1. Swapped ASA for ERL. Non NAT'd stuff = fine. NAT'd stuff = not so much.
2. Put the ASA back in to make sure stuff would work again (because I'm a fool).
3. Put a switch between my network and the data center network drop, and so I can have both ASA and ERL in service (have enough public IPs to do this).
4. Get a call from the data center making sure everything was ok because I apparently caused a STP problem for them by having a flapping connection (see the end of #2).
5. Just now had time to work with my new setup (data center > switch 1> ASA, 2> ERL).

I'm a bit surprised you didn't have issues before you even left the DC assuming the ASA and ERL were both on the same IPs. At least it was an easy fix. Did you have to return to the DC to fix it?

EddieJennings

@dashrender said in Traffic not flowing for hosts behind NAT - Edge Router Lite:

@eddiejennings said in Traffic not flowing for hosts behind NAT - Edge Router Lite:

So. With the limited time I had this morning, here's what went down.
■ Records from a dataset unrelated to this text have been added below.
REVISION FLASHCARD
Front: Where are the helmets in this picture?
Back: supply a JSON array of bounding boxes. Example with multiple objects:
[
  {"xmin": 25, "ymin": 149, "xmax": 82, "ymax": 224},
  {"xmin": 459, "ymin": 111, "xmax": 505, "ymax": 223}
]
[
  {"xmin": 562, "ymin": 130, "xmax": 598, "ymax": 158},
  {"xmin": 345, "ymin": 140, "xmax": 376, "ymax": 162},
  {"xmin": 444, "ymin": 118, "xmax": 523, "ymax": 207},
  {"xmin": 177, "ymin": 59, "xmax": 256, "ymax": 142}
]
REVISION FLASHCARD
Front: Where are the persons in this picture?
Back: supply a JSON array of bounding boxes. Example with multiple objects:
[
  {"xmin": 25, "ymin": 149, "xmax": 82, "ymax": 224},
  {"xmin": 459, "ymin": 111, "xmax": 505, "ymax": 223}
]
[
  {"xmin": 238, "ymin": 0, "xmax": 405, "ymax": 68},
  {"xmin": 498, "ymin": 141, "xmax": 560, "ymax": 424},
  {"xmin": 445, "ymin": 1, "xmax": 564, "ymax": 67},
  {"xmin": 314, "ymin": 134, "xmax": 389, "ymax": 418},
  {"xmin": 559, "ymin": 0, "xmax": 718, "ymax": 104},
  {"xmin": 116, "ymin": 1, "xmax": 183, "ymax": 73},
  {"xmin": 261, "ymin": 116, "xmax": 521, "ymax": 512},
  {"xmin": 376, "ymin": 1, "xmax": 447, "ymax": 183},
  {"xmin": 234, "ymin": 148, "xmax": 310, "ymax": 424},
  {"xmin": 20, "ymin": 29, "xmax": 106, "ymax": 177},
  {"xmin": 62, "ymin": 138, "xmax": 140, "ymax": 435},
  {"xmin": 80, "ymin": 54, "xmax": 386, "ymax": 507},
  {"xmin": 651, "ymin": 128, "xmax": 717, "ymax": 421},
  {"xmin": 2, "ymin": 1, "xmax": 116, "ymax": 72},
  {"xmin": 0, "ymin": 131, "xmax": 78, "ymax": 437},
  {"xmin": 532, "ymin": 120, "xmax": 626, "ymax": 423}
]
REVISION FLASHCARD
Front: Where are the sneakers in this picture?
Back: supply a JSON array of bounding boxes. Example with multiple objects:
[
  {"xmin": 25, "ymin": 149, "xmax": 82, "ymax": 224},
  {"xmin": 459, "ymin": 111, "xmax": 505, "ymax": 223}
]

1. Swapped ASA for ERL. Non NAT'd stuff = fine. NAT'd stuff = not so much.
2. Put the ASA back in to make sure stuff would work again (because I'm a fool).
3. Put a switch between my network and the data center network drop, and so I can have both ASA and ERL in service (have enough public IPs to do this).
4. Get a call from the data center making sure everything was ok because I apparently caused a STP problem for them by having a flapping connection (see the end of #2).
5. Just now had time to work with my new setup (data center > switch 1> ASA, 2> ERL).

I'm a bit surprised you didn't have issues before you even left the DC assuming the ASA and ERL were both on the same IPs. At least it was an easy fix. Did you have to return to the DC to fix it?

The fix happened when I settled on the DC > switch > routers configuration (which was the last thing I did before I left). I didn't get the notifications until later -- thus, next thing on the list is to update whatever contact information they have for us, as I didn't get a notification until one of my bosses forwarded me a voice mail.

EddieJennings

Take 3 is a partial success. All hosts except the IIS host has full Internet connectivity. The IIS host is accepting web and FTP traffic (so NAT's doing its job now :D); however, I can't ping outside my local network, and it can't resolve DNS.

EddieJennings

Despite the above message, problem solved. Had an error in source NAT config (didn't update from my test).